LISTE DES TÂCHES:
A - D'après le texte sur la consommation d'énergie en Algérie, quelle part de cette consommation revient aux ménages ?
B - Poursuivez le texte sur la consommation d'énergie en Algérie après sa dernière phrase.

SECTION TEXTE:
┄┄┄┄┄┄┄┄┄┄┄┄┄┄┄┄┄┄┄┄
Contexte énergétique national: L’Algérie est l’un des pays, les plus énergivores, non pas seulement du point de vue de la consommation d’énergie (58 millions de tonnes équivalent pétrole « Tep » en 2015 avec 40 millions d’habitants contre 17 millions de Tep en 2005 avec 33 millions d’habitants, soit 1,2 tep par an et par habitant), mais surtout du point de vue de l’affectation de cette consommation d’énergie, dont l’essentiel est utilisé par les ménages (40%) et le transport (36%) sans retour de plus value ou de richesse quelconque, alors que le secteur de l’industrie consomme moins de 20% du bilan énergétique national.
En outre, si le rythme de consommation interne d’énergie se poursuit à la même tendance, il risque de doubler à l’horizon 2030, voir tripler à l’horizon 2040. Avec un scénario laisser-faire, la production totale d’énergie risque d’être égale à la consommation interne d’énergie à l’horizon 2030.
Il y a lieu de signaler, que la moyenne de consommation d’énergie de l’algérien est le triple de la moyenne mondiale.
Ainsi, par type d’énergie : 18 millions de tonnes de produits pétroliers ont été consommés en 2015 contre 8 millions de tonnes en 2005(dont 80% de carburants). Cette hausse a été tirée par la demande sur les essences et gasoil. On estime que cette demande triplera d’ici 2020, sous l’effet de la croissance économique et démographique.
Pour le gaz naturel, en 2015, la consommation sur le marché national tourne autour de 40 milliards de m3/an, elle devrait, sur la base d’un scénario laisser-faire, doubler à l’horizon 2020, voir tripler d’ici 2030.
┄┄┄┄┄┄┄┄┄┄┄┄┄┄┄┄┄┄┄┄
LIGNES DE DONNÉES:
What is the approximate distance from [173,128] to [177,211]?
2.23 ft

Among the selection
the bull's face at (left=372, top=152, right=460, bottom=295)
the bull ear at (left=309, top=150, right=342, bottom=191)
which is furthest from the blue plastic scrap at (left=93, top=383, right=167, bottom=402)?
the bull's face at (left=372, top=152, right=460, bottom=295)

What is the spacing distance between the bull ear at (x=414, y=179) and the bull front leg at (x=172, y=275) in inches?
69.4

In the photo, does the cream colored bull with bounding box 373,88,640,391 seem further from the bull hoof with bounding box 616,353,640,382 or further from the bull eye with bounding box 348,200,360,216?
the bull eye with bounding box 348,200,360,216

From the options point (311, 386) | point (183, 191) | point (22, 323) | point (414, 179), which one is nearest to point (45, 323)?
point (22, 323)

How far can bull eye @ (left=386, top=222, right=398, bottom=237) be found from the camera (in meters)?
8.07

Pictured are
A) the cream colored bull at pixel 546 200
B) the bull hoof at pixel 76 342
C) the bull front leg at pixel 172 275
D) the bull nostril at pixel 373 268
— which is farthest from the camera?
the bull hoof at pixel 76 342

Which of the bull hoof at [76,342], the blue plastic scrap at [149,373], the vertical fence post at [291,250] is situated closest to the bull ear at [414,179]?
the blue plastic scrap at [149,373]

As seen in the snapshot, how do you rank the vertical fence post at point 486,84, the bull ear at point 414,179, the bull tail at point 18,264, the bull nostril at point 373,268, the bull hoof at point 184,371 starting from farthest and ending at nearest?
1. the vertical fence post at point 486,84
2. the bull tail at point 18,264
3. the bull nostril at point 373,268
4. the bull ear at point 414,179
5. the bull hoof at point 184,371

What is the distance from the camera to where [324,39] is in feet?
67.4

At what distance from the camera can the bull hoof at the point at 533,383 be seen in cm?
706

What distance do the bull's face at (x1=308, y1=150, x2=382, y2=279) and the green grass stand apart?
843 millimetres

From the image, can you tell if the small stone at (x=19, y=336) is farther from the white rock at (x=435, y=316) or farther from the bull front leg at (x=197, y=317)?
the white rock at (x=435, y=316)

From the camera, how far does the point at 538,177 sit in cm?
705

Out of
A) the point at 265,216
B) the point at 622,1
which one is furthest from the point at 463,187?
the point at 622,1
┄┄┄┄┄┄┄┄┄┄┄┄┄┄┄┄┄┄┄┄
TÂCHES RÉSOLUES:
A - 40 %

B -
Plus de 60% de l’énergie consommée par les ménages, c’est de l’énergie électrique, alors que 98% de l’électricité est produite à partir du gaz naturel.
Aussi, il ya lieu de signaler que la consommation de gaz en Algérie représente environ 34% de la consommation globale d’énergie, au moment où la moyenne mondiale ne dépasse pas 22%.
Ce modèle de consommation énergétique est insoutenable : ce qui impose en premier lieu un nouveau modèle économique et énergétique basé sur l’économie d’énergie et l’efficacité énergétique. La sécurité énergétique et de plus en plus importante et la consommation nationale en énergie devrait être plus économe.
Problématique posée :
Les prix du marché mondial du pétrole et du gaz chutent fortement, les importations de toutes sortes de biens augmentent et le volume des exportations des hydrocarbures se contracte du fait d’une consommation nationale d’énergie qui explose.
Etant donné que la production d’énergie (pétrole et gaz naturel) est en baisse en Algérie, faut-il continuer à le consommer et/ou à le rationaliser? Ou bien, réfléchir à des solutions alternatives ou de substitution dans un futur proche.
Telles sont les variables essentielles de l’équation économique qui se pose. Cette équation risque de devenir carrément irréductible dans un proche avenir, si l’on n’y réagit pas. Comment maitriser ces variables est la question à laquelle il faudra apporter des réponses.
Des questions sur les mutations à venir se posent :
Quel modèle de production et de consommation énergétique pour l’Algérie ?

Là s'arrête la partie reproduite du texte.